The FTSE 100 declined after new data showed UK inflation reaching 9.1% in May. Photo: Victoria Jones / PA
European stocks fell on Wednesday as investors digested the latest inflation data that showed Britain’s life crisis worsened as consumer prices rose to their highest level since March 1982.
The FTSE 100 (^FTSE) fell 1.6% after the opening bell, France’s CAC (^FCHI) in Frankfurt fell 1.8% and the DAX (^GDXI) fell 2.2%.
The Consumer Price Index rose to 9.1% in May, according to the Office for National Statistics, from 9% the previous month and marks a new 40-year high.
The ONS said rising food and non-alcoholic beverage prices, compared to a year ago, pushed up last month’s inflation rate.
Read more: UK inflation has hit a 40-year high of 9.1%.
Prices rose 0.7% in the month alone, a slowdown from the 2.5% pace recorded in April when the 54% energy price cap came into force.
The retail price index, which is used to determine train ticket prices and for which some index-linked bonds are pegged, rose 11.7% – another 40-year high.
Large-scale inflation would put additional pressure on tightening the domestic budget, spur demand for wage increases to compensate for higher prices, and make it more difficult to resolve industrial disputes such as railway strikes.
The latest gauge put more pressure on the Bank of England to step up efforts to contain rising prices in the economy. Threadneedle Streets expects inflation to exceed 11% in October, which is significantly higher than other similar countries in the G7.
Susannah Streeter, senior investment and markets analyst at Hargreaves Lansdowne, said: “The Bank of England has already forecast inflation will reach 11% by autumn, and it continues to move toward that ugly marker.
“In contrast though interest rates were 13% in March 1982, today they are only 1.25%. With the economy sweating more, the Bank of England is under pressure to apply more cooler compresses. To quell demand and drive prices down.” To bring the interest rate increases continuously over the next few months.”
Sterling (GBPUSD=X) extended its decline against the dollar as Britain’s inflation nightmare deepened. The pound fell 0.8% to $1.218. It was down 0.2% against the euro (GBPEUR=X) at €1.16.
Analysts have said a “weakness in the pound” is not helping inflation and the UK economy, mainly due to the strengthening of the US dollar, which has pushed sterling down more than 12% in the past year.
Michael Hewson, chief market analyst at CMC Markets, said: “This is largely due to the growing aggression of the US central bank, which is exporting its own inflation problem to the rest of the world by rapidly raising rates in the coming months.” determined to do.
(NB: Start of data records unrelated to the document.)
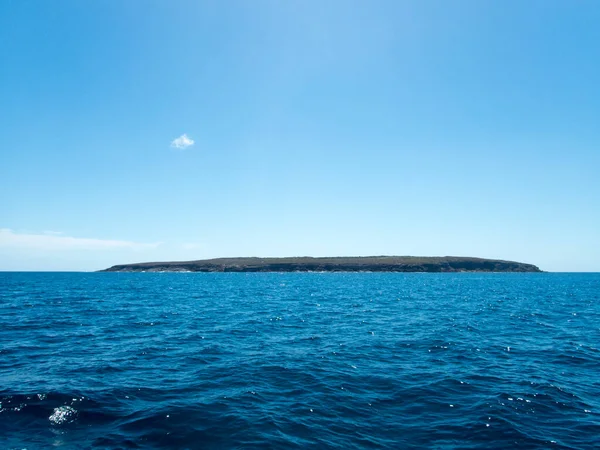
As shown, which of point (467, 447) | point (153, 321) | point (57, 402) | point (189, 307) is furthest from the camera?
point (189, 307)

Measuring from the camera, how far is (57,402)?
15133 mm

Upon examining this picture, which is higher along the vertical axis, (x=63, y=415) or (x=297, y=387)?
(x=63, y=415)

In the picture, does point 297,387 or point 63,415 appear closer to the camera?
point 63,415

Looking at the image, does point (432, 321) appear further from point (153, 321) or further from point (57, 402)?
point (57, 402)

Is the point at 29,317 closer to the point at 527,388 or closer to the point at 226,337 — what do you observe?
the point at 226,337

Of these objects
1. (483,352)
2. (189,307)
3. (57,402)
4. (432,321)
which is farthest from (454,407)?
(189,307)

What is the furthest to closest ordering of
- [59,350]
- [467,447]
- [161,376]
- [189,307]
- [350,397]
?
1. [189,307]
2. [59,350]
3. [161,376]
4. [350,397]
5. [467,447]

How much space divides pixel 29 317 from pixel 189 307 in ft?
61.8

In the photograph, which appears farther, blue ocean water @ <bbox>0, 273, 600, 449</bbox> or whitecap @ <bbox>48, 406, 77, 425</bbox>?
whitecap @ <bbox>48, 406, 77, 425</bbox>

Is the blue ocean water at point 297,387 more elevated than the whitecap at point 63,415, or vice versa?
A: the whitecap at point 63,415

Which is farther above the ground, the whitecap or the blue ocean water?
the whitecap

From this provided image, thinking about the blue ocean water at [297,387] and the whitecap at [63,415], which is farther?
the whitecap at [63,415]

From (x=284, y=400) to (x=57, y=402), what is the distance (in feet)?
33.3

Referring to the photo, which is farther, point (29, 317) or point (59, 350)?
point (29, 317)
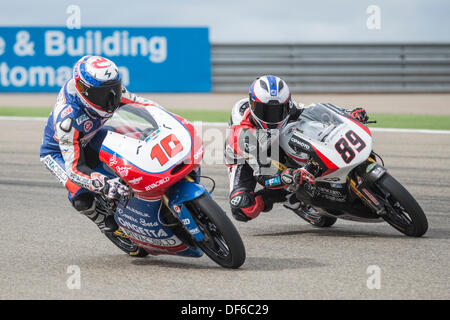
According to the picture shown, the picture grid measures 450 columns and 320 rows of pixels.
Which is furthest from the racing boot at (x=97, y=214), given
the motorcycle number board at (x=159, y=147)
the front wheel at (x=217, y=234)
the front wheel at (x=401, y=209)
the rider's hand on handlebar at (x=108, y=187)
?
the front wheel at (x=401, y=209)

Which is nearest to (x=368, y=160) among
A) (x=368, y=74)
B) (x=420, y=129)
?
(x=420, y=129)

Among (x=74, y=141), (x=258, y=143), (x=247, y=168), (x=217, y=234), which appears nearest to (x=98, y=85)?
(x=74, y=141)

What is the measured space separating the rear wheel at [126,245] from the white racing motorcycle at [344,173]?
124cm

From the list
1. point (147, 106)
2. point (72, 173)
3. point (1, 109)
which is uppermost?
point (147, 106)

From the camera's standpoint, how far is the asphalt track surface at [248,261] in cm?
499

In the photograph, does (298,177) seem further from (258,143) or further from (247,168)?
(247,168)

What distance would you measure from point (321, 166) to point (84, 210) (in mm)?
1786

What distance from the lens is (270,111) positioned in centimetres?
630

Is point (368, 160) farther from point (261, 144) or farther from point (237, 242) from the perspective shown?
point (237, 242)

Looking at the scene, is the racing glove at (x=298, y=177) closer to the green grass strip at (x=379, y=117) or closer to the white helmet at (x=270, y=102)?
the white helmet at (x=270, y=102)

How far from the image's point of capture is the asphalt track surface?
499 centimetres

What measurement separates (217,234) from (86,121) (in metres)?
1.15

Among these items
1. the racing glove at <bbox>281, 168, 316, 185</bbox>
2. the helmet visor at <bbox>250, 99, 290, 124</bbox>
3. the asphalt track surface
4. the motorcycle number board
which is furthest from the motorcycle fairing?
the helmet visor at <bbox>250, 99, 290, 124</bbox>

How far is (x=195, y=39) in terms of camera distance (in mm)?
19141
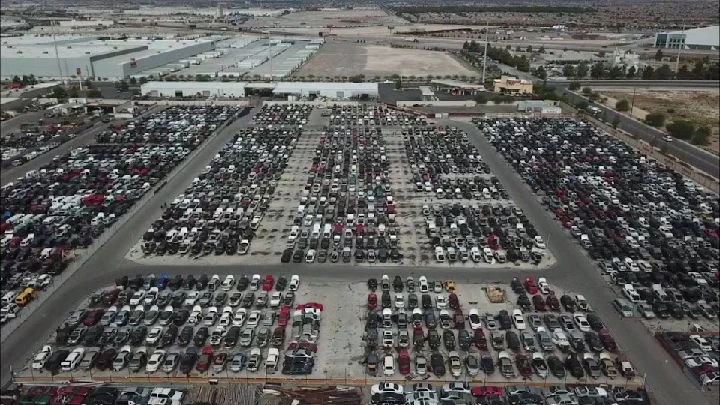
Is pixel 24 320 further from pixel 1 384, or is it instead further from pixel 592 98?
pixel 592 98

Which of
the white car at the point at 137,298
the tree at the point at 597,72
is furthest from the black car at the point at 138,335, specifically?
the tree at the point at 597,72

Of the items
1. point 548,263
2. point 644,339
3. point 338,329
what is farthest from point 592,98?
point 338,329

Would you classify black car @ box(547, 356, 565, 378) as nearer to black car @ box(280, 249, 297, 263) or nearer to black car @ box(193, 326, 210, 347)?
black car @ box(193, 326, 210, 347)

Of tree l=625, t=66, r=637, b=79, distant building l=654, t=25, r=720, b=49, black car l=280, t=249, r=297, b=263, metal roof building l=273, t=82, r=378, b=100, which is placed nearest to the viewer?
black car l=280, t=249, r=297, b=263

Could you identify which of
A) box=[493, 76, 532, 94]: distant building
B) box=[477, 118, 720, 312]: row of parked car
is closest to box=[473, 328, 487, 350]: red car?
box=[477, 118, 720, 312]: row of parked car

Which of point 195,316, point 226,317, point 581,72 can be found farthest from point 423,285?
point 581,72

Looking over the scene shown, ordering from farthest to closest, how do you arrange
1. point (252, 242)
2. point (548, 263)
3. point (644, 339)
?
point (252, 242)
point (548, 263)
point (644, 339)

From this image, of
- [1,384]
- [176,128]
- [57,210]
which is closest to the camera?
[1,384]
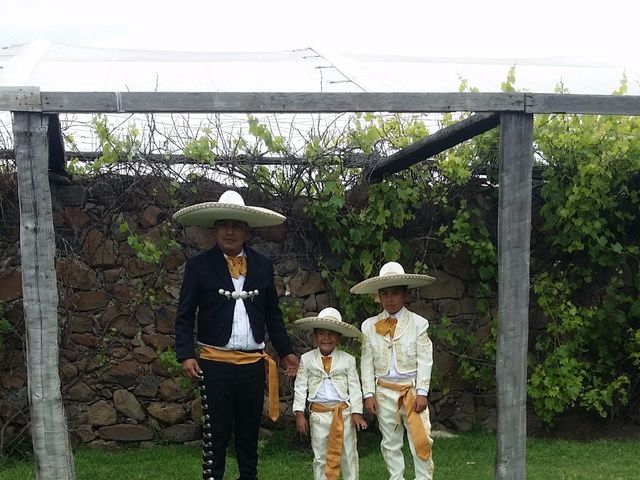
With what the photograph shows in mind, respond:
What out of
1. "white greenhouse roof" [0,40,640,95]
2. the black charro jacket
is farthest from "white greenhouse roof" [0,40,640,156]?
the black charro jacket

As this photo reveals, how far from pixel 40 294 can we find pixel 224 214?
0.99 metres

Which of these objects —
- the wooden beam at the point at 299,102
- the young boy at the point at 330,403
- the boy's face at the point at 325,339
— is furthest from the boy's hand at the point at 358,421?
the wooden beam at the point at 299,102

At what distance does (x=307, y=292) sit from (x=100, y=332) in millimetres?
1544

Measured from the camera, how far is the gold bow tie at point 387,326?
460cm

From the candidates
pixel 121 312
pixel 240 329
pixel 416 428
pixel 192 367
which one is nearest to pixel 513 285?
pixel 416 428

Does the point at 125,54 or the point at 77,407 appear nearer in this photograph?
the point at 77,407

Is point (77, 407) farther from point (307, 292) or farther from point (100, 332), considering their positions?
point (307, 292)

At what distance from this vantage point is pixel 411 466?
578 centimetres

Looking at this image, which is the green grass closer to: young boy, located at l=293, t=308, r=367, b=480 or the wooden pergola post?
young boy, located at l=293, t=308, r=367, b=480

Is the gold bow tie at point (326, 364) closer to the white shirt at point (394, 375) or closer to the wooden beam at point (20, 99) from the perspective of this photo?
the white shirt at point (394, 375)

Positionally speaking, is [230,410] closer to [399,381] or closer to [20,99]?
[399,381]

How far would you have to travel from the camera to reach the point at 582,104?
4.31 meters

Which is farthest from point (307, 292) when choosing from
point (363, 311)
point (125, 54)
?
point (125, 54)

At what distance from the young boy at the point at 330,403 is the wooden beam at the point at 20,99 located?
5.76 feet
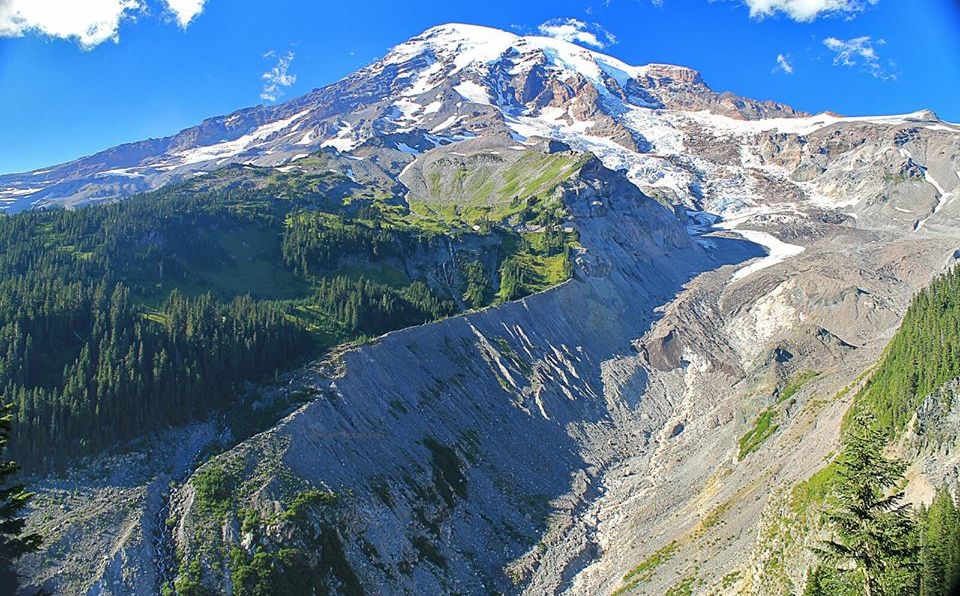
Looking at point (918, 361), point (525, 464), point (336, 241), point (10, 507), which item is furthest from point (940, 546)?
point (336, 241)

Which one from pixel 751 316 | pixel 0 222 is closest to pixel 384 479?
pixel 0 222

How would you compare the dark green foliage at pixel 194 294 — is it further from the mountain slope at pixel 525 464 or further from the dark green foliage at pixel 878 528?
the dark green foliage at pixel 878 528

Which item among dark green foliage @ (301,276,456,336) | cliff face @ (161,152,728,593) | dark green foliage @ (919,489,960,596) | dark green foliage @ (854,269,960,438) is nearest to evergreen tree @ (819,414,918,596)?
dark green foliage @ (919,489,960,596)

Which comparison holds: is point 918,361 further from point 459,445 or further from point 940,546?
point 459,445

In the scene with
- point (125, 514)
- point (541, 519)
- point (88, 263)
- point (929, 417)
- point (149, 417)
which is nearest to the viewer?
point (929, 417)

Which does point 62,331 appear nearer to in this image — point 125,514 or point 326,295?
point 125,514

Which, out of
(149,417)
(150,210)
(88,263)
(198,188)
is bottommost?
(149,417)

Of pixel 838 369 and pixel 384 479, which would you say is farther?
pixel 838 369

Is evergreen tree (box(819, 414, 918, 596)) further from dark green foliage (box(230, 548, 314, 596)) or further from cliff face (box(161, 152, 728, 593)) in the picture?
cliff face (box(161, 152, 728, 593))
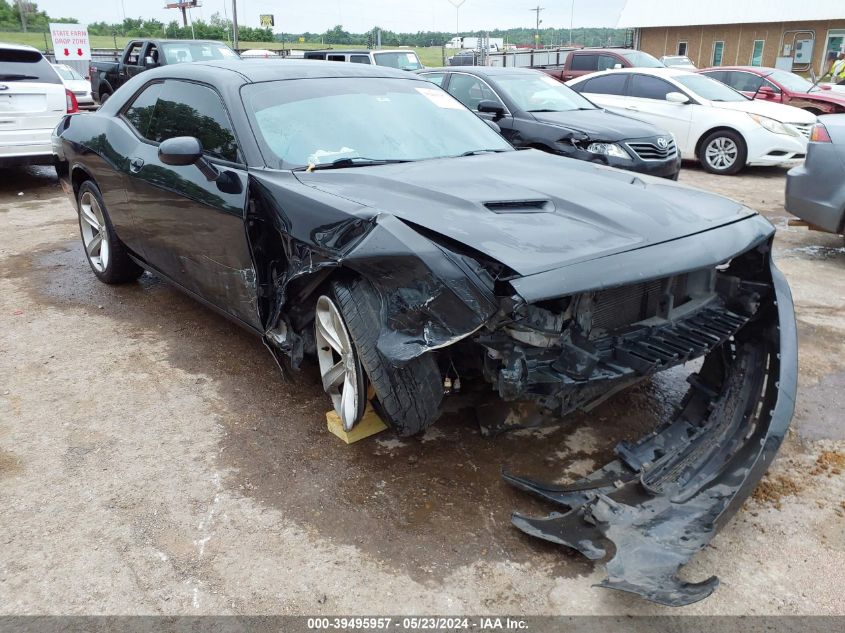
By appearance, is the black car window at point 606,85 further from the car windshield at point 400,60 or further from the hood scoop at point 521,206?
the hood scoop at point 521,206

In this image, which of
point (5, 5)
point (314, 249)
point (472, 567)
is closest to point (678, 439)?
point (472, 567)

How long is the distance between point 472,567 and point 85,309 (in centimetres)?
369

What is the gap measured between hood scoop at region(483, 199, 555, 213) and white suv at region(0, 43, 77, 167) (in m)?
7.17

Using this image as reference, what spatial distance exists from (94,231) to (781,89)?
1283 cm

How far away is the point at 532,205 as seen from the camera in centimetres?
285

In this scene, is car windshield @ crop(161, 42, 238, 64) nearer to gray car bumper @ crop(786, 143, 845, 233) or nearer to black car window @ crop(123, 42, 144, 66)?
black car window @ crop(123, 42, 144, 66)

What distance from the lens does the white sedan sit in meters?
9.90

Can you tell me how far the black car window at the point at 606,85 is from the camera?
11.1 m

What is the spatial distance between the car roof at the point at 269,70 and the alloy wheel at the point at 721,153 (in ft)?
24.5

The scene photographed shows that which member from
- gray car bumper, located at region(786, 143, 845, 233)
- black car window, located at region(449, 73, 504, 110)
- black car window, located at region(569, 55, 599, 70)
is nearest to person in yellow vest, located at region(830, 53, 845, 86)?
black car window, located at region(569, 55, 599, 70)

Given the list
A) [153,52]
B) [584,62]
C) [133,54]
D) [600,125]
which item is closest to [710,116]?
[600,125]

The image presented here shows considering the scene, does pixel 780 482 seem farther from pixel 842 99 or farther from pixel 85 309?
pixel 842 99

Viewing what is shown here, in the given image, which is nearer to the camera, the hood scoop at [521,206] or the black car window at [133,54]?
the hood scoop at [521,206]

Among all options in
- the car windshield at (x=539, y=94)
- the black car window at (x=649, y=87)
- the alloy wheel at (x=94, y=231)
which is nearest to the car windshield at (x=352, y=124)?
the alloy wheel at (x=94, y=231)
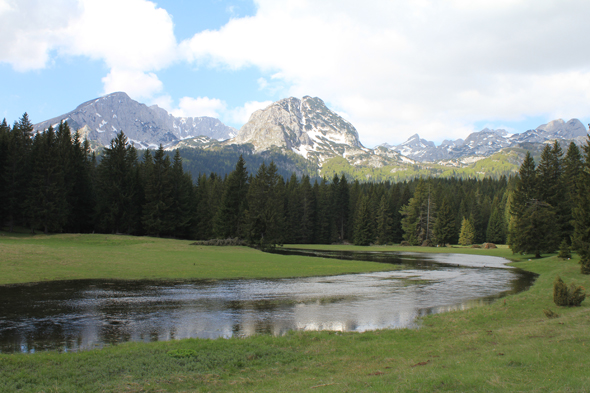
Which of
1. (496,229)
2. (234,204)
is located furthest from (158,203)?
(496,229)

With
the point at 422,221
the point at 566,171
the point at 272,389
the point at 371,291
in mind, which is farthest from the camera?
the point at 422,221

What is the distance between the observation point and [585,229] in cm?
3366

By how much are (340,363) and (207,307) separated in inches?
441

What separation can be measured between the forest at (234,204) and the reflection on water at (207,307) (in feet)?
67.4

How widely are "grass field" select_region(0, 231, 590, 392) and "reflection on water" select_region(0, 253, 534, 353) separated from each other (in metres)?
2.56

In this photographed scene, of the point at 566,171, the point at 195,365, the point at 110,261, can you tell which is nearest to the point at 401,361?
the point at 195,365

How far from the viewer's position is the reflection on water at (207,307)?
15.0m

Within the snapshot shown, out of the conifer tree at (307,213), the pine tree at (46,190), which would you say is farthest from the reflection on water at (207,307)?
the conifer tree at (307,213)

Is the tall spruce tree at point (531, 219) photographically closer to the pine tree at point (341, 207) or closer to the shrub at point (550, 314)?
the shrub at point (550, 314)

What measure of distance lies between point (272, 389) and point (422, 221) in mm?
105674

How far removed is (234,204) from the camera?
259 feet

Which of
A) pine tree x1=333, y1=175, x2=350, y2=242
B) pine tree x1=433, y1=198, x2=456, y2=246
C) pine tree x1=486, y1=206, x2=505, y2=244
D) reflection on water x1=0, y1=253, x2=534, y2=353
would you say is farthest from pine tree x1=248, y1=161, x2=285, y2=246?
pine tree x1=486, y1=206, x2=505, y2=244

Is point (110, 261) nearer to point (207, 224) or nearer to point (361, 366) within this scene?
point (361, 366)

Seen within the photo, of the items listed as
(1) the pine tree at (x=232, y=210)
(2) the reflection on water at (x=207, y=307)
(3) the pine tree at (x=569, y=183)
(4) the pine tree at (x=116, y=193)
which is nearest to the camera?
(2) the reflection on water at (x=207, y=307)
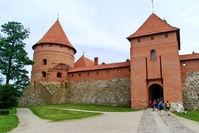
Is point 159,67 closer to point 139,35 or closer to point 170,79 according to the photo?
point 170,79

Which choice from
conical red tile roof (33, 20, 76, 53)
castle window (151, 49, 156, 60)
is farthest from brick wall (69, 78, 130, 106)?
conical red tile roof (33, 20, 76, 53)

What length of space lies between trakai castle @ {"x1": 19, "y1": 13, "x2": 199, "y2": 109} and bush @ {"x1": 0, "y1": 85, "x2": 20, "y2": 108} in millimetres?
5916

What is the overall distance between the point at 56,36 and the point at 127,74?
10.5m

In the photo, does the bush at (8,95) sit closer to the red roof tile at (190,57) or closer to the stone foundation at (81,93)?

“No one is suggesting that the Bank of England matches Fed growth for growth, but they should at least try to keep the interest rate gap narrow while also dealing with the problems posed by a weakening pound. I must give the impression of being serious. As much as possible, if only to mitigate the inflationary impulse that is currently affecting energy staples first and foremost as well as food, which is priced in US dollars.”
Read more: Bank of England needs to follow Fed on rate hike to boost pound, says MPC member
Across the Atlantic, US benchmarks rallied on Tuesday after posting their worst week since March 2020, with bullish mood spreading across cryptocurrencies and growth stocks.
Markets were closed on Monday for the June twentieth federal holiday.
Wall Street’s S&P 500 (^GSPC) rose 89.95 points, or 2.5%, to 3764.79. The tech-heavy Nasdaq (^IXIC) gained 2.5%, while the Dow Jones (^DJI) closed 2.2% higher.
Asian stocks were in the red overnight, while the Nikkei (^N225) in Japan was down 0.4%, while the Hang Seng (^HSI) was down 2.3% in Hong Kong and the Shanghai Composite (000001.SS) lost 1.2%.
See: How does inflation affect interest rates?